■ **Supplied text**:
On Mon, Mar 16, 2015 at 7:04 PM, John Levine <[email protected]> wrote:

>
> The stuff in section 3 of the openpgpkey draft is trying to
> canonicalize mailbox names, i.e., given some mailbox name, find the
> "real" mailbox name that it corresponds to.
>

I think this can be summarized as a "publication vs discovery" problem.

Keys get published in DNS at specific locations, corresponding to hashes of
usernames. That is publication.

The username-equivalence problem is a discovery problem.

My suggestion is, standardize a PLACE (label) at which the email crowd can
iteratively codify their equivalence rules.

This puts the onus on them (the email folks), and gives them all the
control they need.

Publishing the applicable "rules" at a well-known location under a parent
domain, facilitates discovery, without needing to implement anything within
DNS.

The specifics (what to codify and how to implement) are things the
publishers (email providers and smtp providers) and the consumers (email
clients) can work out, on their own and without involving the DNS folks.
There is no specific need to uniqueness among the rules, even -- the same
mapping could have more than one name/code-point, even if it is
sub-optimal. E.g. different ISO-whatever country codes, might utilize the
same mappings, and those mappings might also be shared by regional entities
(like Quebec, or New Brunswick, in Canada). There may be a desire to have
"vanity" names for the same mappings, e.g. GOOGLE and YAHOO. There may be
related groups of rule sets, like GOOGLE_FR, GOOGLE_DE, where combinations
of simple mappings are applied (lowercase, remove dots, trim +, and then
apply language-specific mappings).

We don't need (or want, IMHO) to develop those encodings, merely
incorporate them by reference.
(The email folks can fight those battles.)

As an example, consider a new RRTYPE, of priority and rule, published at
_mboxrule.

_mboxcanon.example.com  IN MBOXRULE 1 LC_ASCII
_mboxcanon.example.com  IN MBOXRULE 2 FR_CA_NOACCENT

_mboxcanon.example.net  IN MBOXRULE 1 NO_DOTS
_mboxcanon.example.net  IN MBOXRULE 2 NO_PLUS_SUFFIX

8 bits of priority, and 16 bits of enumerated rules (from an IANA table),
is likely sufficient as a first cut, unless anyone has a better idea.

■ **Provided material**:

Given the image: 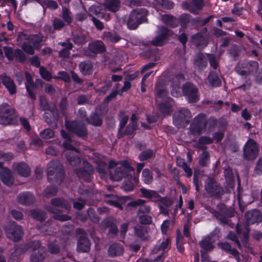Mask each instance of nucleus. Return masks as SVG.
<instances>
[{
	"label": "nucleus",
	"instance_id": "nucleus-41",
	"mask_svg": "<svg viewBox=\"0 0 262 262\" xmlns=\"http://www.w3.org/2000/svg\"><path fill=\"white\" fill-rule=\"evenodd\" d=\"M47 214L45 211L40 209L33 210L31 212L32 218L40 222H43L46 219Z\"/></svg>",
	"mask_w": 262,
	"mask_h": 262
},
{
	"label": "nucleus",
	"instance_id": "nucleus-34",
	"mask_svg": "<svg viewBox=\"0 0 262 262\" xmlns=\"http://www.w3.org/2000/svg\"><path fill=\"white\" fill-rule=\"evenodd\" d=\"M149 228L143 226L141 225H137L134 227V231L135 235L143 241L148 239L147 236Z\"/></svg>",
	"mask_w": 262,
	"mask_h": 262
},
{
	"label": "nucleus",
	"instance_id": "nucleus-64",
	"mask_svg": "<svg viewBox=\"0 0 262 262\" xmlns=\"http://www.w3.org/2000/svg\"><path fill=\"white\" fill-rule=\"evenodd\" d=\"M4 51L6 57L10 61H12L14 59V51L11 47H4Z\"/></svg>",
	"mask_w": 262,
	"mask_h": 262
},
{
	"label": "nucleus",
	"instance_id": "nucleus-30",
	"mask_svg": "<svg viewBox=\"0 0 262 262\" xmlns=\"http://www.w3.org/2000/svg\"><path fill=\"white\" fill-rule=\"evenodd\" d=\"M0 177L2 181L8 186L13 184L14 178L11 174L10 170L7 168H4L0 172Z\"/></svg>",
	"mask_w": 262,
	"mask_h": 262
},
{
	"label": "nucleus",
	"instance_id": "nucleus-1",
	"mask_svg": "<svg viewBox=\"0 0 262 262\" xmlns=\"http://www.w3.org/2000/svg\"><path fill=\"white\" fill-rule=\"evenodd\" d=\"M51 205L47 206L46 209L53 214V218L57 221L64 222L71 220V217L67 214H61V209L70 210L71 205L68 201L62 198H54L51 200Z\"/></svg>",
	"mask_w": 262,
	"mask_h": 262
},
{
	"label": "nucleus",
	"instance_id": "nucleus-25",
	"mask_svg": "<svg viewBox=\"0 0 262 262\" xmlns=\"http://www.w3.org/2000/svg\"><path fill=\"white\" fill-rule=\"evenodd\" d=\"M17 201L20 204L29 206L35 202V198L32 193L29 192H25L19 194L17 196Z\"/></svg>",
	"mask_w": 262,
	"mask_h": 262
},
{
	"label": "nucleus",
	"instance_id": "nucleus-46",
	"mask_svg": "<svg viewBox=\"0 0 262 262\" xmlns=\"http://www.w3.org/2000/svg\"><path fill=\"white\" fill-rule=\"evenodd\" d=\"M159 110L164 115H169L172 112L171 106L166 102L159 104Z\"/></svg>",
	"mask_w": 262,
	"mask_h": 262
},
{
	"label": "nucleus",
	"instance_id": "nucleus-21",
	"mask_svg": "<svg viewBox=\"0 0 262 262\" xmlns=\"http://www.w3.org/2000/svg\"><path fill=\"white\" fill-rule=\"evenodd\" d=\"M145 203V200L138 199L128 203L127 206L134 208L139 207L137 211L138 215L148 214L150 212V207L148 205H144Z\"/></svg>",
	"mask_w": 262,
	"mask_h": 262
},
{
	"label": "nucleus",
	"instance_id": "nucleus-29",
	"mask_svg": "<svg viewBox=\"0 0 262 262\" xmlns=\"http://www.w3.org/2000/svg\"><path fill=\"white\" fill-rule=\"evenodd\" d=\"M193 64L194 67L199 70H202L206 67L207 61L205 55L201 52L196 54L194 57Z\"/></svg>",
	"mask_w": 262,
	"mask_h": 262
},
{
	"label": "nucleus",
	"instance_id": "nucleus-18",
	"mask_svg": "<svg viewBox=\"0 0 262 262\" xmlns=\"http://www.w3.org/2000/svg\"><path fill=\"white\" fill-rule=\"evenodd\" d=\"M88 50L90 51V53H85V55L93 58H95L97 54L105 52L106 51V48L102 41L96 40L89 44Z\"/></svg>",
	"mask_w": 262,
	"mask_h": 262
},
{
	"label": "nucleus",
	"instance_id": "nucleus-27",
	"mask_svg": "<svg viewBox=\"0 0 262 262\" xmlns=\"http://www.w3.org/2000/svg\"><path fill=\"white\" fill-rule=\"evenodd\" d=\"M124 248L122 245L114 243L110 246L107 254L109 256L115 257L120 256L123 254Z\"/></svg>",
	"mask_w": 262,
	"mask_h": 262
},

■ **Job 1**:
In the email about mailbox-name equivalence, rewrite the paragraph beginning "The specifics (what to codify and how to implement)" as a bulleted list that keeps its main points.
■ **Job 2**:
According to the email about mailbox-name equivalence, how many bits of priority are proposed as a first cut?
■ **Job 3**:
Write the next few sentences of the email about mailbox-name equivalence, starting right after its last sentence.

■ **Final result 1**:
- Publishers (email and SMTP providers) and consumers (email clients) can work out what to codify and how to implement it on their own, without involving the DNS folks.
- The rules need not be unique. The same mapping could have more than one name or code point, even if that is sub-optimal.
- Different ISO country codes might use the same mappings, and regional entities such as Quebec or New Brunswick in Canada might share them too.
- There may be "vanity" names for the same mappings, such as GOOGLE and YAHOO.
- There may be related groups of rule sets, such as GOOGLE_FR and GOOGLE_DE. These would combine simple mappings (lowercase, remove dots, trim +) and then apply language-specific mappings.

■ **Final result 2**:
8 bits of priority.

■ **Final result 3**:
(Suggestion: reserve some code points for experimental, and some for local
use, however those might get implemented.)

If a given domain has "fuzzy" stuff, then they still have the ABILITY to
publish the same (user) keys at multiple hashed owner locations (equivalent
usernames, e.g. firstname.lastname and 8-letter-username), for the
enumerated variants.

It does not need to be the case that the entire problem space be solved
(all possible mailbox mappings). The ability to standardize and apply
"sane" (well-defined, simple, context-free and content-agnostic) rules,
might encourage adoption of such rules, and facilitate a sufficiently-high
level of interop, as to justify deployment of these rules, and OPENPGPKEY &
SMIME generally.


> One new
> problem (not the hardest) is that the case folding rules are language
> specific -- the way you fold accented characters in Turkish is
> different from the way you do it in French, and it's even different
> between European French and Canadian French.  You cannot tell by
> looking at a mailbox name what language it is.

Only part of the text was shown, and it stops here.